Provided information:
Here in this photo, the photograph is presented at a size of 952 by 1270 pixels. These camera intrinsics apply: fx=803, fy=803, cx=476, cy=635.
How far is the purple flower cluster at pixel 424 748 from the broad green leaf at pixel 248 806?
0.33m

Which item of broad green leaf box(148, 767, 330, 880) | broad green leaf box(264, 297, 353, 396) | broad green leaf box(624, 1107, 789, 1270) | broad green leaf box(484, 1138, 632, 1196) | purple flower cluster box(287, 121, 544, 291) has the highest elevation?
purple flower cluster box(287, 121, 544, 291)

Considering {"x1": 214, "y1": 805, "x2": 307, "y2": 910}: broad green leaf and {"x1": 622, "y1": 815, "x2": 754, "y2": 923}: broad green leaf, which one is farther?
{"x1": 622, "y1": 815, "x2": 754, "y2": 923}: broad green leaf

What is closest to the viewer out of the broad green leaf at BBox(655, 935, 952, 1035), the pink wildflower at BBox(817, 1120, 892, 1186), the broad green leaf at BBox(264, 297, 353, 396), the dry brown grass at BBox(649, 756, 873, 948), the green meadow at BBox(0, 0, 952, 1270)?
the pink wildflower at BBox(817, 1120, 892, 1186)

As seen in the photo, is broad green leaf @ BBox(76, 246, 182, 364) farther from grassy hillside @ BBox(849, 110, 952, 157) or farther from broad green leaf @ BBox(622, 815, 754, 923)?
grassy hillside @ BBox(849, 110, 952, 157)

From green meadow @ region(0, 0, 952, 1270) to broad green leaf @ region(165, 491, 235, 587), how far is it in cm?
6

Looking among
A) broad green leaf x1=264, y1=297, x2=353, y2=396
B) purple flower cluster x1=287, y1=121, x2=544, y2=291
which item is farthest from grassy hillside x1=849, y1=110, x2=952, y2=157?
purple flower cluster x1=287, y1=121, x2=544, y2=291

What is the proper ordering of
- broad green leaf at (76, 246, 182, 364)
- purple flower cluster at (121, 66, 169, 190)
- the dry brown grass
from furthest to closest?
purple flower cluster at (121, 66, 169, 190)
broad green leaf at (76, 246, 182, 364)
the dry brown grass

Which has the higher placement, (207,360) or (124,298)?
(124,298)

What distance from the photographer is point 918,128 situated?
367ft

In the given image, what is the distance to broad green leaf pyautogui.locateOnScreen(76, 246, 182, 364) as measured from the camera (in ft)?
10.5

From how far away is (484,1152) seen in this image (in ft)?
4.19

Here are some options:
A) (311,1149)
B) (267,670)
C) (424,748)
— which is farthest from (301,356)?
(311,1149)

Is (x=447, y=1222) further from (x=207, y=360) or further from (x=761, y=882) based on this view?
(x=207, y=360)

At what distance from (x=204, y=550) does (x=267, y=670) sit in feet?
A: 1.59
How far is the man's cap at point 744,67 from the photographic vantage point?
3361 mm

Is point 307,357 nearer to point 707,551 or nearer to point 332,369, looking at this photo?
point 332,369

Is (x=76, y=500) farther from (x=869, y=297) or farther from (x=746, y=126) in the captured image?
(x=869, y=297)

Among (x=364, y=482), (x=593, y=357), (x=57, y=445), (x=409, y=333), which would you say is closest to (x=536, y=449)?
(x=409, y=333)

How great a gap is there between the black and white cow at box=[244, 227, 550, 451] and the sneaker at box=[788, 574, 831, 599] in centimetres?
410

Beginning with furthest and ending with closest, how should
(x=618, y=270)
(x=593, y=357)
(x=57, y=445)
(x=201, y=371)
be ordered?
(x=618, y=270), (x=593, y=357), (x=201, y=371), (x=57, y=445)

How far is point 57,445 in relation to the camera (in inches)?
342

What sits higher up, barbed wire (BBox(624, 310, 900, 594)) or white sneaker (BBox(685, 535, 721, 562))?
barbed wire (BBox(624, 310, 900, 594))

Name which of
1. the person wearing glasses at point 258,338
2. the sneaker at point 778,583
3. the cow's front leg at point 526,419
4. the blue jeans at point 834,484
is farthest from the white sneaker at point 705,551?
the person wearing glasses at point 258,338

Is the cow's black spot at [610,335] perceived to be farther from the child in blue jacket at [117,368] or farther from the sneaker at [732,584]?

Problem to solve: Only the lines from the one that contains "Here are some" to the end of the data should be output, exactly as they appear.

Expected answer:
Here are some options:
A) (311,1149)
B) (267,670)
C) (424,748)
— which is farthest from (301,356)?
(311,1149)

Is (x=447, y=1222) further from (x=207, y=360) or further from (x=761, y=882) based on this view?
(x=207, y=360)

At what distance from (x=204, y=550) does (x=267, y=670) sit in feet?
A: 1.59
How far is the man's cap at point 744,67 from the photographic vantage point?
3361 mm

Is point 307,357 nearer to point 707,551 or nearer to point 332,369, looking at this photo?
point 332,369

Is (x=76, y=500) farther from (x=869, y=297) or farther from (x=746, y=126) in the captured image?
(x=869, y=297)

Among (x=364, y=482), (x=593, y=357), (x=57, y=445), (x=409, y=333), which would you say is closest to (x=536, y=449)?
(x=409, y=333)

How great a gap is there between the black and white cow at box=[244, 227, 550, 451] and the sneaker at box=[788, 574, 831, 599] in centimetres?
410

Beginning with furthest and ending with closest, how should
(x=618, y=270)
(x=593, y=357)
(x=57, y=445)
(x=201, y=371)
be ordered?
(x=618, y=270), (x=593, y=357), (x=201, y=371), (x=57, y=445)

How far is point 57,445 in relation to the camera (in inches)?
342

What sits higher up, barbed wire (BBox(624, 310, 900, 594)) or white sneaker (BBox(685, 535, 721, 562))?
barbed wire (BBox(624, 310, 900, 594))

Name which of
1. the person wearing glasses at point 258,338
2. the sneaker at point 778,583
3. the cow's front leg at point 526,419
4. the blue jeans at point 834,484
is farthest from the white sneaker at point 705,551?
the person wearing glasses at point 258,338

Is the cow's black spot at [610,335] perceived to be farther from the child in blue jacket at [117,368] or farther from the sneaker at [732,584]?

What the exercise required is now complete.